Fast forward to New York City in the late 1990s. Mengel had been working in the world of finance for over two decades while doing her artwork on the side. New York City was the perfect location for creating and viewing world-class artwork, but she had reached a point where she wanted pursue a full-time career as an artist. The combination of her training as an artist and her work in the business world set her up for success. “The skill sets that I was acquiring brought me to that time and place in 1999, to be able to really speak about my work. There are a lot of artists who are really good artists, but don’t know how to take the work to the marketplace. There is definitely a business side to art, there’s no question about it,” Mengel said.
She got set up in an art studio in Norwalk, Conn., based in an old factory where 30 other artists rent space. Mengel made a name for herself as an abstract expressionist and she now sells her artwork all over the world, selling both painting and prints through studio visits and direct sales. “I do sell work, but selling the work isn’t a measurement of success, it’s just something that I’ve been blessed with, that it gets out into the world,” she said.
In 2008, she faced the tragic loss of her husband Craig—an entrepreneur, filmmaker and loving husband for 30 years. “I think when my husband died, when you go through something like that, you’re forever changed. Everything else doesn’t matter in the same way. So, the work is great, but it’s work. I just don’t put that pressure on myself. I’ve been through so much, realizing every day is a gift, that’s what’s really important to me. I honestly don’t waste a day,” she said.

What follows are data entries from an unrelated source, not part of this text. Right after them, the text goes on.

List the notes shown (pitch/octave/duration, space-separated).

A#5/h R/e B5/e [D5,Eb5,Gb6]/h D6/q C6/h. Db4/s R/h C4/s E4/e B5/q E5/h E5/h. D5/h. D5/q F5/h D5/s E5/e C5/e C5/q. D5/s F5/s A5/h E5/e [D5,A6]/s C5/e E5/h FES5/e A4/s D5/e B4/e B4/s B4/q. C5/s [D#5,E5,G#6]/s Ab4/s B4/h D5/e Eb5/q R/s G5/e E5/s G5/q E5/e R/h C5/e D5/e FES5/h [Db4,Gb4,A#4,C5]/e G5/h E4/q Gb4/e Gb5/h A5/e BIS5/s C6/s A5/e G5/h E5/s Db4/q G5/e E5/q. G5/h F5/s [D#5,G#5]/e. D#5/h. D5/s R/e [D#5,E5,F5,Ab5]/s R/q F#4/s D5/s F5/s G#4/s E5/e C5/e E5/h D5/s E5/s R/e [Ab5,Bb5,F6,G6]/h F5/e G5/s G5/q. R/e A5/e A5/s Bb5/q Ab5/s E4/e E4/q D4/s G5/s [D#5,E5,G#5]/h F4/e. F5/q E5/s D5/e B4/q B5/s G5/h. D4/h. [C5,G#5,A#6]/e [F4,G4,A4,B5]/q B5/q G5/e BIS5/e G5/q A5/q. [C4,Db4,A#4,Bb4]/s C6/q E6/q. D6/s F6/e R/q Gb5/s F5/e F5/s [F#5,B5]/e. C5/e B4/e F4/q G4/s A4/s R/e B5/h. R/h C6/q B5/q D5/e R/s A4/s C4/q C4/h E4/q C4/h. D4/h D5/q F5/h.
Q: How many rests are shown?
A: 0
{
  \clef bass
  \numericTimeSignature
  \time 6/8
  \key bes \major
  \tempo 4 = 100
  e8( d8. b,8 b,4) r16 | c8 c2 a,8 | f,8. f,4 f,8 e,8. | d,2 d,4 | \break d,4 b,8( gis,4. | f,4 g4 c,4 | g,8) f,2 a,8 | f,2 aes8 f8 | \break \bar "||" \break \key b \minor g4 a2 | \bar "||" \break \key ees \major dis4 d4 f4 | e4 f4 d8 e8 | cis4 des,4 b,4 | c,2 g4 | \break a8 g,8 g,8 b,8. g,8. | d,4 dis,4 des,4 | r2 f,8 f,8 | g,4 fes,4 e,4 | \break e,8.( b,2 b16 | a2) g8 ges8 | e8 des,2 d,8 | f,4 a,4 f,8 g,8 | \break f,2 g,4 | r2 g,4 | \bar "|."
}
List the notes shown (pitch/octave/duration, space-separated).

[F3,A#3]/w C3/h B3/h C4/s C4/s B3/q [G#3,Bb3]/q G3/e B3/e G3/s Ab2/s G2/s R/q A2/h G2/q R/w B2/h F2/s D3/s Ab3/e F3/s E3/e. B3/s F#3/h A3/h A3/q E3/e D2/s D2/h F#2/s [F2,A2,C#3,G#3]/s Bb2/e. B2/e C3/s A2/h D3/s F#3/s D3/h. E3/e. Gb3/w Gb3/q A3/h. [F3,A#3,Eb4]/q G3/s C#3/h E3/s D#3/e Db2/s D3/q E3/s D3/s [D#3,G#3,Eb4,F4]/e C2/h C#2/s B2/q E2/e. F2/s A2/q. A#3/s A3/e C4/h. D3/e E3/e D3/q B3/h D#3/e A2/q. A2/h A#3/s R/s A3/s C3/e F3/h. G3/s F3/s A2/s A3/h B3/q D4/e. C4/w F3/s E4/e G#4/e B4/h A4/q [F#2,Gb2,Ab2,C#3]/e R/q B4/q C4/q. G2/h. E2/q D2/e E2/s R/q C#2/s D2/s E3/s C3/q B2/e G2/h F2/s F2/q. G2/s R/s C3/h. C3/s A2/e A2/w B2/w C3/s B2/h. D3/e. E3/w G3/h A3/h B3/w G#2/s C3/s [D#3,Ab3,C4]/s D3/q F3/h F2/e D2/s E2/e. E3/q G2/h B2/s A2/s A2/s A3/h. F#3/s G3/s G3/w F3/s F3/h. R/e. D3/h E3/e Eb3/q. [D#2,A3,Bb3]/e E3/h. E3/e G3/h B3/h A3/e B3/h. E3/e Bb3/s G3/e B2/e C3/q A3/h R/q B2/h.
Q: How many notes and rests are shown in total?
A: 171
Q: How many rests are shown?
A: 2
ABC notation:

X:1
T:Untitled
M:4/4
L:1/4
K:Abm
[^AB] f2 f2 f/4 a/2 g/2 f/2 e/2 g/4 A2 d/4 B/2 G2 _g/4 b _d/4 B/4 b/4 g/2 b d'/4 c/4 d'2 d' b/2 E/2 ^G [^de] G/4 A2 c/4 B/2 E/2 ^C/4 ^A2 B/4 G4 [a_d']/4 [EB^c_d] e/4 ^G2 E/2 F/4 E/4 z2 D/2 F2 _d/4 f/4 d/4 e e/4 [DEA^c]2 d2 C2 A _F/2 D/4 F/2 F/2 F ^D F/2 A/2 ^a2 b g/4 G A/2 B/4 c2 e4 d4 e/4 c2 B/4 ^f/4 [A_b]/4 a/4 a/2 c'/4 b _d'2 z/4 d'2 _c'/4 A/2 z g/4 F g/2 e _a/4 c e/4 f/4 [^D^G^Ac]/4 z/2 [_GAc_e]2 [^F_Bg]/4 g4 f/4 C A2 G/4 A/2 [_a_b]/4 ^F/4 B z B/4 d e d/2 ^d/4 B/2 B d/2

Mengel truly does embrace life, faith and giving back to others. She has taken two trips to Ecuador for outreach work through the Northfield Congregational Church, spending the first year in Quito, where she worked in orphanages and medical facilities on building projects. For her second trip, she spent three weeks working at medical facilities in Shell, Ecuador—an isolated community in the jungle where medical access is limited.
“People living in the jungle have many challenges in their environment. We did all sorts of work, from building new facilities to assisting the medical staff in any capacity that they needed. I actually painted murals with the kids inside the clinic to create a happier environment,” she said.
Back in her studio in Connecticut, Mengel has been educating aspiring artists and helping them to discover their own creative eye. “I have five students that I teach privately, and that has been really fabulous. I’ve loved teaching more than I thought I would. They’re very accomplished artists and part of what I give to them is helping them find their voice in their work—that’s been great,” she said.
People tell her that she keeps very busy. Her response is: “Yep, I really have a great life and I’m not wasting a day.’ I know this is all so temporary. So, I’m not getting caught up in the minutiae anymore. Being present in the moment, being kind to others, and spreading grace and beauty wherever you can, is what really matters.”